Just two days earlier, the day Hurricane Harvey was supposed to make landfall, all I thought about was rejoicing that we might miss that test or that essay the next day. But after two-and-a-half weeks of canceled school, constant rainfall, fear of losing everything, and rising flood water, all I wanted to do was return to normal. But now I realize that it’s impossible for Houston to return to the way it was before Harvey.
Hundreds of thousands of people will return to their flood-stricken homes only to tear them apart from the inside out and completely rebuild their lives. Watching once-familiar roads and neighborhoods turn into rivers and lakes is a feeling I cannot shake. My city was drowning, and I felt helpless. I couldn’t stop the water from rising. I couldn’t stop the places that I grew up in and drove through every day from disappearing under nature’s wrath. But the things that I could do and the things I saw are a testament to the power of community and the will of this city.
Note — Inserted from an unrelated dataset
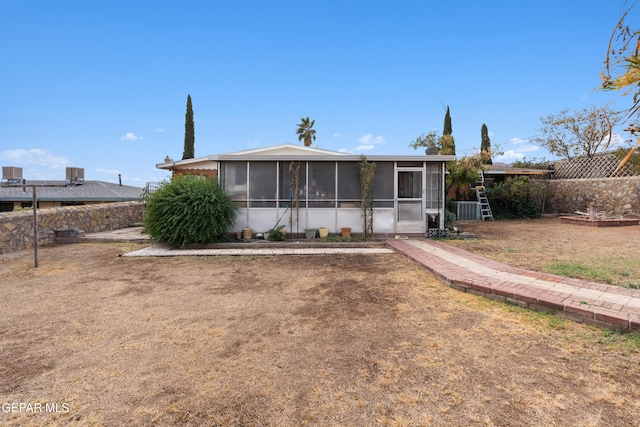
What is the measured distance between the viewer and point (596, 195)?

Never before had I seen shelters and donation centers receive so much support that they had to turn away volunteers and donations. Never before had I witnessed so many fellow Houstonians, Texans, and Americans drive their boats hundreds of miles to pull people out of the flood waters, or open up their homes, businesses, and schools to others as shelters. The power of a nation and world coming together is truly a lighthouse amid the storm.